Exercise instructions: Put everything from the line containing "Just by looking, is" down to the end of the records into a Markdown table with the columns Row and Line, one line per row with its number, leaving out blank lines.

-- start --

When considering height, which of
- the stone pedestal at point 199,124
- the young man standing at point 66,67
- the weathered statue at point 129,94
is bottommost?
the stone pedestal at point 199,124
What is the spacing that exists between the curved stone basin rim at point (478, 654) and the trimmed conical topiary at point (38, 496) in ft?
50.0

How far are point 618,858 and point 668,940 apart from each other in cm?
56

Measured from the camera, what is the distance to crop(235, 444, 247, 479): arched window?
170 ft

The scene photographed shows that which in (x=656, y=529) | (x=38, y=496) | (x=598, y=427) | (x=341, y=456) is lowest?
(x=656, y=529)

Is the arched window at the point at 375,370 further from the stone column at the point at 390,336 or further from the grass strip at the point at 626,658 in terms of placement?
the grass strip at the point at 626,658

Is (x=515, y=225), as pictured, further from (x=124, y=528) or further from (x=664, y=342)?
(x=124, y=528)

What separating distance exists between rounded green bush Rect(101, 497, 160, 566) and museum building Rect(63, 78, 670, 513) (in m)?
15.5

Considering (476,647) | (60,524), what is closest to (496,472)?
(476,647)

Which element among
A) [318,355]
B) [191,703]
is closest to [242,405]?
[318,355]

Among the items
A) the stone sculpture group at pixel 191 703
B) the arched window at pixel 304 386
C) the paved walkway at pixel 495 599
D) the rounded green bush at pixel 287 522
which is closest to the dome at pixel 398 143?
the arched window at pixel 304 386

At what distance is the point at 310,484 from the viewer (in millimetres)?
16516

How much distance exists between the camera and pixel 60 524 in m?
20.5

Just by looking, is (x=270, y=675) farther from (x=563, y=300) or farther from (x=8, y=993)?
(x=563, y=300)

-- end --

Written response:
| Row | Line |
|---|---|
| 1 | Just by looking, is (x=270, y=675) farther from (x=563, y=300) or farther from (x=8, y=993)? |
| 2 | (x=563, y=300) |